There are a number of problems with this response to the UC study – Patrick Holford goes way, way beyond the study‘s conclusions, and his suggested ‘treatments’ for the alleged PCBs/autism link are unproven. The study itself has also been criticised.
The article is – to give it some credit – pretty explicit about its limitations. This is a study on rats – effects may or may not be replicated in humans. The article is clear that that, while it is possible that there may be a link between autism spectrum disorders and the exposure of babies and children to PCBs, “to date no evidence exists to support such a scenario”. The study’s authors do support further investigation of this scenario – but explicitly state that they do not have evidence that PCBs are linked to autism. This lack of evidence is not reflected in Holford’s summary of the article.
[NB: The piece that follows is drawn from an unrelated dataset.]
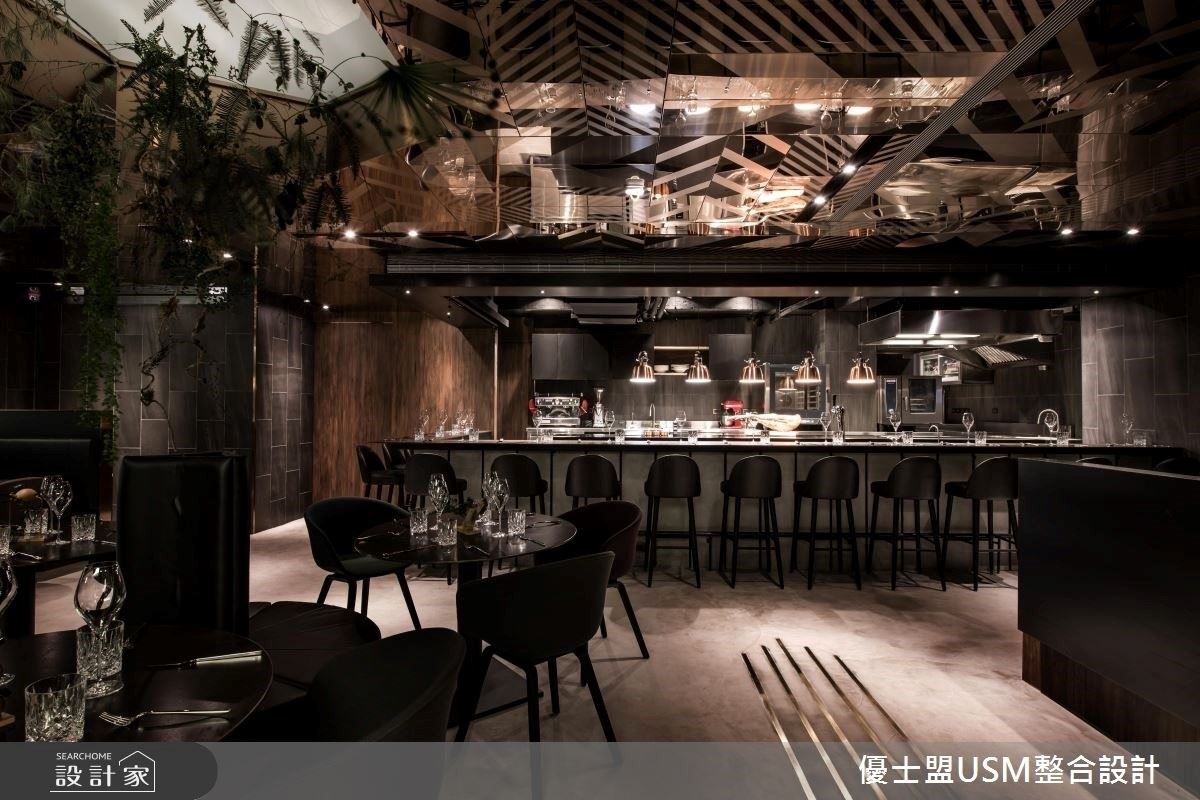 位於紅點文旅地下一樓的法式餐廳「L’ARÔME」,透過傳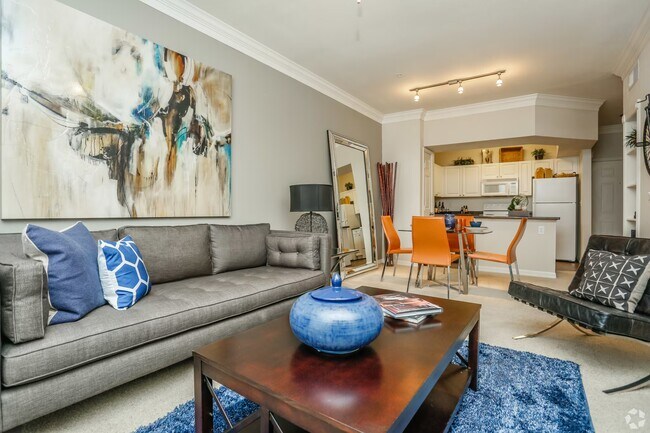 Building Photo - Downtown Luxury | 1-Bed with Style!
Holford also advises detoxifying from PCBs through “plenty of water, and fresh fruit and vegetables”. I haven’t been able to find any evidence of efficacy for this approach. One of the nasty things about PCBs is the way that they accumulate in your body if you are exposed to them; sadly, if someone has been exposed to high levels of PCBs then doctors can only offer symptomatic treatment. In terms of dietary interventions, all I could find was a warning that “PCBs stored in fat can be mobilized by the patients crash dieting” (i.e. if you fear that you’ve suffered too much PCB exposure, seek medical advice and don’t rush into any radical dietary changes).
The final thing to note is that there are broader issues around the quality of the article which Holford is referencing. Autism Diva covers this better than I could – questioning some of the claims of an ‘autism epidemic’, and asking why populations exposed to high levels of PCBs don’t show a correspondingly high level of autism.